Blog-Event XC - Outtakes (Einsendeschluss 15. August 2013)

Andere Länder, andere kalte Suppen: Tarator

Dieser Druck immer! ;-) Da erscheint das Bild einer unscheinbaren kalten Gurken-Walnuss-Suppe auf Instagram (die aktuellen Bilder sind auf der rechten Seite zu sehen), die nur schnell in der Küche zusammen geschmissen wurde, schreit schon jemand nach dem Rezept *g* Nein, ernsthaft! Es freut mich ja sehr, wenn der geneigten Leserschaft gefällt, was ich so koche, zumindest im Bild … Und wer mir über Instagram folgen mag, findet mich unter dem Nutzernamen paprikameetskardamom.

Die nächste Station unser sommerlichen Suppen-Reise ist Bulgarien. Irgendwie ist eine leichte Tendenz Richtung Osteuropa erkennbar, oder? Gibt es in Frankreich oder Italien keine kalten Suppen? Oder bin ich aufgrund des halben ungarischen Gensatzes nur ignorant?
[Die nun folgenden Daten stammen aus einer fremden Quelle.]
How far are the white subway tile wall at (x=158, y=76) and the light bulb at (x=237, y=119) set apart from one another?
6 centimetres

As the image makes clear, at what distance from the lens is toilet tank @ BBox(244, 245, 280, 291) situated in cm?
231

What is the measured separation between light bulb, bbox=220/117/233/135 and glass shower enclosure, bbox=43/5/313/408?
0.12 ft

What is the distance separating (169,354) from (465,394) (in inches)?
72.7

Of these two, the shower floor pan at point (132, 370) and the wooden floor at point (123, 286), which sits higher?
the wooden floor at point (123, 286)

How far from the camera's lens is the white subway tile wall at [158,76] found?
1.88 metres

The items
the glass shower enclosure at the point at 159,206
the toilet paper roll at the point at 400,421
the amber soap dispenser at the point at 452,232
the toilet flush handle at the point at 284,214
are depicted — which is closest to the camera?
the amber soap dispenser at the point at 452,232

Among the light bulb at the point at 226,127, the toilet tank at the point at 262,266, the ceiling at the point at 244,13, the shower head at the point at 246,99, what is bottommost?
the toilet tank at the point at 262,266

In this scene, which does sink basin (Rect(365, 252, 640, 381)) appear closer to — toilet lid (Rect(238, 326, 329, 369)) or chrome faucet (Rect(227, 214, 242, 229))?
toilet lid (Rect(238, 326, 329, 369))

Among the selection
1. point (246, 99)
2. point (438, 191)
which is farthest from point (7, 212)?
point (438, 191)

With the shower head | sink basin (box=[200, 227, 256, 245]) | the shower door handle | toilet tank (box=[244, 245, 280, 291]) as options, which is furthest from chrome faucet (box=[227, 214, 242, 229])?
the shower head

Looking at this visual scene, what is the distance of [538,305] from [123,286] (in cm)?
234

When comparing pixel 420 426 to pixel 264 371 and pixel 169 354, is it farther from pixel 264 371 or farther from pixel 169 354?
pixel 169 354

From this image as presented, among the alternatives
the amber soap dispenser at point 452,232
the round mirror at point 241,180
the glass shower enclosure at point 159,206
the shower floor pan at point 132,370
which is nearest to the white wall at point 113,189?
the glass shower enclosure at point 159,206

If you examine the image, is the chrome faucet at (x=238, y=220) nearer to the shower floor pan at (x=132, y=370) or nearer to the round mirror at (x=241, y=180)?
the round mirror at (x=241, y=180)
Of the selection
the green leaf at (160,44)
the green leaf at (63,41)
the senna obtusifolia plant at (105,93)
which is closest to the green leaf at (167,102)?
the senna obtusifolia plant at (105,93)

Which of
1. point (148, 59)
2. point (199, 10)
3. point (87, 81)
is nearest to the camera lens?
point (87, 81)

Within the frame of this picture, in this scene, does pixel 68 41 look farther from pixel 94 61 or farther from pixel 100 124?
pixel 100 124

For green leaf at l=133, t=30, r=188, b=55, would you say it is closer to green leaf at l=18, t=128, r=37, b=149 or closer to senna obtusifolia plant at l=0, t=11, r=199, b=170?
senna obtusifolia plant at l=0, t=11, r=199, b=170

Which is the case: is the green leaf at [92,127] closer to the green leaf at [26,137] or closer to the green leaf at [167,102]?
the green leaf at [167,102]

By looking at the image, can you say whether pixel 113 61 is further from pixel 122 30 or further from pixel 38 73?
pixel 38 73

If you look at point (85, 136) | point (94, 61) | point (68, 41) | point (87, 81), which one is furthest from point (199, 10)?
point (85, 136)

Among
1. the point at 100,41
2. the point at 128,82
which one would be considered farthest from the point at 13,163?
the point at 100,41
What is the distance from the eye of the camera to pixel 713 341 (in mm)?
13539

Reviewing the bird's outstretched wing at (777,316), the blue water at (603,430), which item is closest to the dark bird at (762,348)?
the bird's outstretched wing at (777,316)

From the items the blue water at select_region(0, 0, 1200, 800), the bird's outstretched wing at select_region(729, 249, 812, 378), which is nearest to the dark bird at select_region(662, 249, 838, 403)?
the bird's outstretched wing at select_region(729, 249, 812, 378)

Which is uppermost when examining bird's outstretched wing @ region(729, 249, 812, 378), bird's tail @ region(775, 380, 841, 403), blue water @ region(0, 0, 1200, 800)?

Mag mir die geneigte Leserschaft helfen und mir Hinweise auf Suppen süd- und west- und südwesteuropäischer Länder geben? Jedenfalls bin ich irgendwie über diese bulgarische Suppe im Internet gestolpert und mir war klar, das wird die nächste. Schnell noch ein wenig mehr Recherche sowohl digital als auch analog. Fündig wurde ich auf einer Seite mit Infos zu bulgarischen Rezepten, dann im „The Essential New York Times Cook Book„, wo es als „Tom’s Chilled Cucumber Soup“ aus dem Jahr 1973 betitelt wurde. Ich glaube ja Tom oder Toms Mutter waren Bulgaren, anders kann ich mir nicht erklären, dass die identischen Zutaten benutzt werden wie auch in einem Buch, dass mir meine Frau Mama vor zwei Jahren aus ihrem Bestand schenkte. Es handelt sich um ein Buch von Ursula Winnington, einer Kochbuchautorin und Journalistin aus der DDR, die für die monatliche Zeitschrift „Das Magazin“ früher die Rezepte schrieb. Zu dem wirklich schönen Büchlein werde ich noch genauer in der nächsten Kochbuchwoche im November berichten…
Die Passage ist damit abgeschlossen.